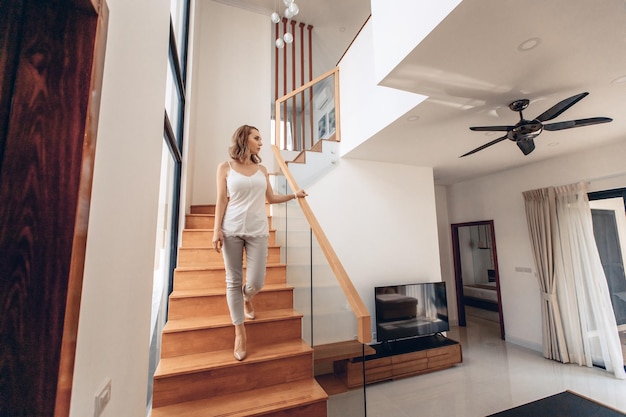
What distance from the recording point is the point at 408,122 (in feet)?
9.46

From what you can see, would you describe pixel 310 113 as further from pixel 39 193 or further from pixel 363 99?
pixel 39 193

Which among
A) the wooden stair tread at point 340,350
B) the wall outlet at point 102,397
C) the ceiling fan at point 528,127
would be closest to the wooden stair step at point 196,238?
the wooden stair tread at point 340,350

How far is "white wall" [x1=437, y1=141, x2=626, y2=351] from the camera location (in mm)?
3674

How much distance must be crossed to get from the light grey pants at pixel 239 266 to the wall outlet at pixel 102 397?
2.79 ft

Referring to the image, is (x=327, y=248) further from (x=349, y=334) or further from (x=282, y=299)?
(x=282, y=299)

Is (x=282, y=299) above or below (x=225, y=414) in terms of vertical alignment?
above

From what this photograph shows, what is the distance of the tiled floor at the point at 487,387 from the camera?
2789 millimetres

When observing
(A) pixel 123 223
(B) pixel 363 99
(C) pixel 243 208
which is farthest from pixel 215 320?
(B) pixel 363 99

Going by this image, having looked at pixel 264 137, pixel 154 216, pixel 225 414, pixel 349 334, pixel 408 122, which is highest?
pixel 264 137

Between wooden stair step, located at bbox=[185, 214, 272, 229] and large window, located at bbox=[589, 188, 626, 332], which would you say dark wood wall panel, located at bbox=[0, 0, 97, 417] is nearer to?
wooden stair step, located at bbox=[185, 214, 272, 229]

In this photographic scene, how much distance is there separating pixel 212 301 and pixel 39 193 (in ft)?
5.54

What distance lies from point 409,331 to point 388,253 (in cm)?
114

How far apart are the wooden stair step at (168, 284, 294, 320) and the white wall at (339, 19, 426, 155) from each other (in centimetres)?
214

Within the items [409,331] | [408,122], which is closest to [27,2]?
[408,122]
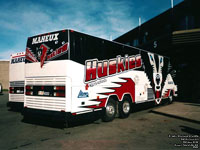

=== SET PROBLEM ===
Swap every "wall outlet" in the items above for "power outlet" and give them again with nothing else changed, leaving out the pictures.

=== REPLY ===
What distance from the recording point is the point at 408,122 (in feet)?
9.46

From what you can see, would you describe pixel 310 113 as further from pixel 39 193 or further from pixel 363 99?
pixel 39 193

Which among
A) the wooden stair tread at point 340,350
B) the power outlet at point 102,397
C) the ceiling fan at point 528,127
would be closest to the wooden stair step at point 196,238?
the wooden stair tread at point 340,350

How far is "white wall" [x1=437, y1=141, x2=626, y2=351] from the camera location (in mm)?
3674

How much distance must be crossed to get from the light grey pants at pixel 239 266 to the power outlet at pixel 102 397?
2.79 ft

Referring to the image, is (x=327, y=248) further from (x=349, y=334) or further from (x=282, y=299)?
(x=282, y=299)

Is (x=282, y=299) above or below (x=225, y=414) in terms of vertical alignment?
above

From what this photograph shows, what is the distance of the tiled floor at the point at 487,387 from the camera?
2789 millimetres

When observing
(A) pixel 123 223
(B) pixel 363 99
(C) pixel 243 208
which is farthest from pixel 215 320?
(B) pixel 363 99

Going by this image, having looked at pixel 264 137, pixel 154 216, pixel 225 414, pixel 349 334, pixel 408 122, which is highest?
pixel 264 137

Between wooden stair step, located at bbox=[185, 214, 272, 229] and large window, located at bbox=[589, 188, 626, 332], which would you say dark wood wall panel, located at bbox=[0, 0, 97, 417] is nearer to?
wooden stair step, located at bbox=[185, 214, 272, 229]

In this photographic scene, how much distance is there separating pixel 212 301 and pixel 39 193 (in ft)?
5.54

What distance lies from point 409,331 to point 388,253 (in cm)?
114

How far apart are the wooden stair step at (168, 284, 294, 320) and the white wall at (339, 19, 426, 155) from each other (in centimetres)?
214

Within the items [409,331] | [408,122], which is closest to [27,2]?
[408,122]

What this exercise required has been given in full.